Jusqu'à présent, "Les Ateliers de Nîmes" fabriquaient leurs jeans avec de la toile italienne ou des Vosges pour une production artisanale de 3 à 4000 pièces par an. "Pour nous, créer une marque sans tisser la toile, c'était inconcevable" martèle Guillaume Sagot. A partir de septembre, les jeans tissés avec de la toile denim maison remplaceront progressivement ceux encore en stock.

200 jeans vendus chaque mois

La marque entend bien tirer parti de cette valeur ajoutée locale pour accélérer ses ventes qui sont d'environ 200 pièces par mois. Surtout que l'utilisation d'une toile maison provoquera seulement un "léger surcoût" sur le prix du produit vendu entre 75 et 180 euros.

De quoi également séduire les distributeurs tiers. Si la marque possède une boutique physique à Nîmes et évidemment un site marchand, elle est vendue également dans une dizaine de magasins spécialisés en France ainsi qu'au Printemps et à La Samaritaine...

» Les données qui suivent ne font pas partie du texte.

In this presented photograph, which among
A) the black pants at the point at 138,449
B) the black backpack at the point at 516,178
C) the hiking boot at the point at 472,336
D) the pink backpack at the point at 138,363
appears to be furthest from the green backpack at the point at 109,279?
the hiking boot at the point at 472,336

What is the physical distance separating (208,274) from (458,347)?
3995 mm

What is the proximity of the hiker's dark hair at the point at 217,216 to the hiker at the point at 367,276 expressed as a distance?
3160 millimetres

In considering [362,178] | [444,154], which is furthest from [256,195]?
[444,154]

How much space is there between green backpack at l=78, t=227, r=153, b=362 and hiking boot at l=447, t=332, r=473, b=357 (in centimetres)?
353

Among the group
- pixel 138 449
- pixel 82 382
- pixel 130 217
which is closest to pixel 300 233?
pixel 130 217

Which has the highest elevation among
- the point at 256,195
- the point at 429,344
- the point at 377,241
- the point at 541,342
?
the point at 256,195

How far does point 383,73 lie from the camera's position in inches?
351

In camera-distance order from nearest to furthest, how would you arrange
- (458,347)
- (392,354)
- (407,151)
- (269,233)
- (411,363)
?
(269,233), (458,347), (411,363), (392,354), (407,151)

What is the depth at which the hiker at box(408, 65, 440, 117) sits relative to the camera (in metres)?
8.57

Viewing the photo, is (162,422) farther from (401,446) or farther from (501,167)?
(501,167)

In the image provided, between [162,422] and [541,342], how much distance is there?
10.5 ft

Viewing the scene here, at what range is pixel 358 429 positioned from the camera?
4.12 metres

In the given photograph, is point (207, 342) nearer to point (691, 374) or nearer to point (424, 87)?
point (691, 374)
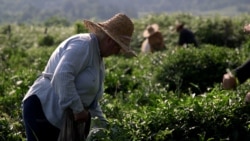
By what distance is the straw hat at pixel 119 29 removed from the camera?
4.29 meters

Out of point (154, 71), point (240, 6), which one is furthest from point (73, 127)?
point (240, 6)

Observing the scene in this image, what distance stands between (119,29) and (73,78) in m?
0.59

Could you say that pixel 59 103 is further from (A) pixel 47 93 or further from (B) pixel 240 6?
(B) pixel 240 6

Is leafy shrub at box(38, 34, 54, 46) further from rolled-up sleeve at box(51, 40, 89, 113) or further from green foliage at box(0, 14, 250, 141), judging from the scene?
rolled-up sleeve at box(51, 40, 89, 113)

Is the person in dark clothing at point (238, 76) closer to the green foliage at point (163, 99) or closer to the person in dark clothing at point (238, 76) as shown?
the person in dark clothing at point (238, 76)

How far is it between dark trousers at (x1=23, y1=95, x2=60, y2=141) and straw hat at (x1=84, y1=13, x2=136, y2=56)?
76 centimetres

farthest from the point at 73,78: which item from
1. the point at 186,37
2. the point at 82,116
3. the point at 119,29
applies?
the point at 186,37

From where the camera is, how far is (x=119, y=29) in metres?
4.41

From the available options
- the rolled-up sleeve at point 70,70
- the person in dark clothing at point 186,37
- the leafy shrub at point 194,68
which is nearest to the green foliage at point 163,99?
the leafy shrub at point 194,68

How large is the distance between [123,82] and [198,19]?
12.6 m

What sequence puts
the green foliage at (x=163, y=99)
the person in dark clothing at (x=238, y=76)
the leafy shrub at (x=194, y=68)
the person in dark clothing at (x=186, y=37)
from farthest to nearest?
the person in dark clothing at (x=186, y=37) → the leafy shrub at (x=194, y=68) → the person in dark clothing at (x=238, y=76) → the green foliage at (x=163, y=99)

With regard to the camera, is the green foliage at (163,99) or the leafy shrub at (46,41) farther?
the leafy shrub at (46,41)

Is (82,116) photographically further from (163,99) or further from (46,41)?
(46,41)

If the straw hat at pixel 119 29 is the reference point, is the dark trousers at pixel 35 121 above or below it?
below
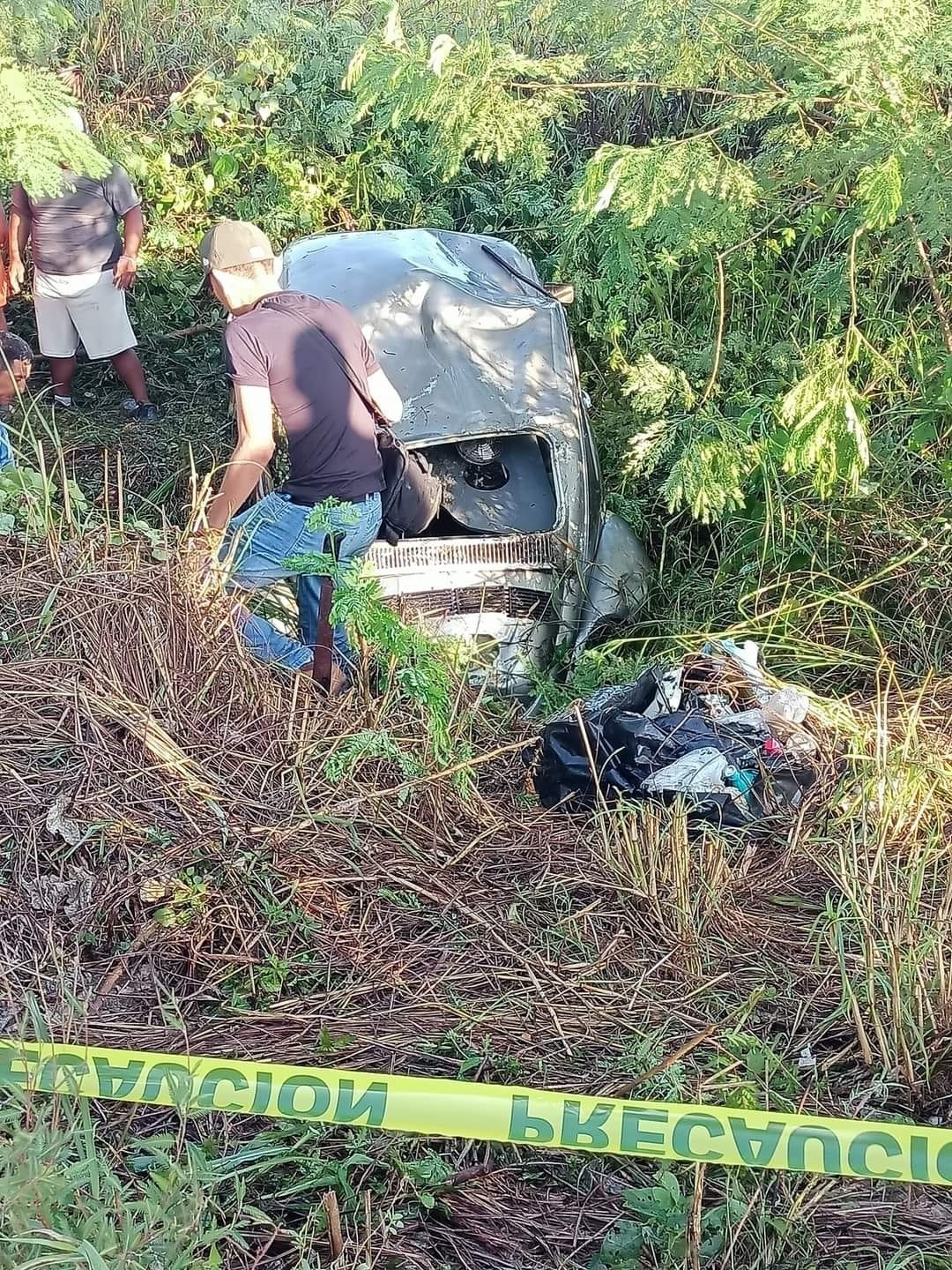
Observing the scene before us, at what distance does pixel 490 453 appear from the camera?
455 cm

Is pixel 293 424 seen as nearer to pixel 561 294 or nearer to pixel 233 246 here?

Petite histoire de la toile denim
Pourquoi le tissage de sergé denim a quitté Nîmes? Popularisée par les André, grande famille protestante nîmoise, la toile servait  à la fabrication de futaines et de casaquins pour la population locale. Soie et laine furent remplacées plus tard par le coton, moins coûteux.
Après la révocation de l’Edit de Nantes par Louis XIV en 1685, beaucoup de protestants dont la famille André quittent la ville et doivent s’exiler à Gênes ou en Angleterre exportant ainsi la toile de Nîmes avec eux.
La révolution industrielle en Grande-Bretagne accélère alors la production du denim outre-Manche. Plus tard un célèbre commerçant américain, associé d'un tailleur (les fameux Levi et Strauss), récupérèrent un lot de toile de Nîmes (plus confortable que la toile de bâche qu'ils utilisaient), ils posèrent des rivets sur le pantalon et l'adaptèrent au goût des travailleurs américains. Le jean était né.